■ **Aangeleverde tekst**
★ ★ ★ ★ ★

Het aantal weigeringen (blz. 26): Resultaat: Meer dan de helft van het aantal weigeringen wordt veroorzaakt doordat kandidaten reeds een woning geaccepteerd hebben of dat zij niet reageren op een aanbieding. Conclusie: Het feit dat woningzoekenden voor meerdere woningen kunnen inschrijven en dus ook aangeboden kunnen krijgen is hier de oorzaak van. Aanbeveling: Geen. De manier waarop de woningen sinds 1990 in Delft verdeeld worden, namelijk via het aanbodmodel, is sinds jaren in heel Nederland een geaccepteerd model. Het uitgangspunt van dit model is dat de markt zelf zijn werk doet door middel van het vraag- en aanbodprincipe. Als het zo zou zijn dat een ieder die een bepaalde aangeboden woning vraagt deze ook zou kunnen krijgen dan hoeft er geen sprake meer te zijn van woonruimteverdeling. Maar de praktijk komt erop neer dat voor iedere aangeboden woning meerdere gegadigden zijn. Zolang er sprake is van schaarste zal er dus ook sprake moeten zijn van verdeling. Verdeling van de aangeboden woningen tussen de diverse gegadigden en verdeling van verantwoordelijkheden en werkzaamheden tussen gemeente en corporaties. De uitvoerende taken rond de woonruimteverdeling zijn een verantwoordelijkheid geworden van de corporaties. De gemeente is verantwoordelijk voor beleidsvaststelling en controle. Zij richt zich op sturing op hoofdlijnen, beleidsontwikkeling, evaluatie en controle. Om tot een verantwoord beleid te komen en tijdig op "de markt " te kunnen reageren is beleidsevaluatie noodzakelijk.

★ ★ ★ ★ ★

■ **Uittreksel gegevens**
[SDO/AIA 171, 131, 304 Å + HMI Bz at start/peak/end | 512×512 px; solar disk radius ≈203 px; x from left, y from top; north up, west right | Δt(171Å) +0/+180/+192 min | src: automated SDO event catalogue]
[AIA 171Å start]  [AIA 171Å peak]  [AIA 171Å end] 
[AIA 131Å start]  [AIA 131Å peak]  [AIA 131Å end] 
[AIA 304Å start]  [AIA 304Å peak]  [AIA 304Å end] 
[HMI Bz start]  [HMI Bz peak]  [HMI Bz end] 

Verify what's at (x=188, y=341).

★ ★ ★ ★ ★

■ **De opdrachten**
[a] Vat de alinea uit de aangeleverde tekst die begint met "Het aantal weigeringen" alstublieft samen als beknopte opsomming. Behoud daarbij de belangrijkste feiten.
[b] Sinds welk jaar worden de woningen in Delft volgens de aangeleverde tekst via het aanbodmodel verdeeld?

■ **De antwoorden**
[a]
- Ruim de helft van de weigeringen ontstaat doordat kandidaten al een woning hebben geaccepteerd of niet op een aanbieding reageren.
- De oorzaak is dat woningzoekenden zich voor meerdere woningen kunnen inschrijven en die ook aangeboden kunnen krijgen. Er volgt geen aanbeveling.
- Delft verdeelt woningen sinds 1990 via het aanbodmodel. Dat model is al jaren in heel Nederland geaccepteerd en steunt op het principe van vraag en aanbod.
- Elke aangeboden woning heeft meerdere gegadigden. Zolang er schaarste is, blijft verdeling dus nodig: van woningen tussen gegadigden en van verantwoordelijkheden en werkzaamheden tussen gemeente en corporaties.
- De corporaties voeren de woonruimteverdeling uit. De gemeente stelt het beleid vast en controleert het, met sturing op hoofdlijnen, beleidsontwikkeling, evaluatie en controle.
- Beleidsevaluatie is noodzakelijk om tot verantwoord beleid te komen en tijdig op de markt te kunnen reageren.

[b] Sinds 1990.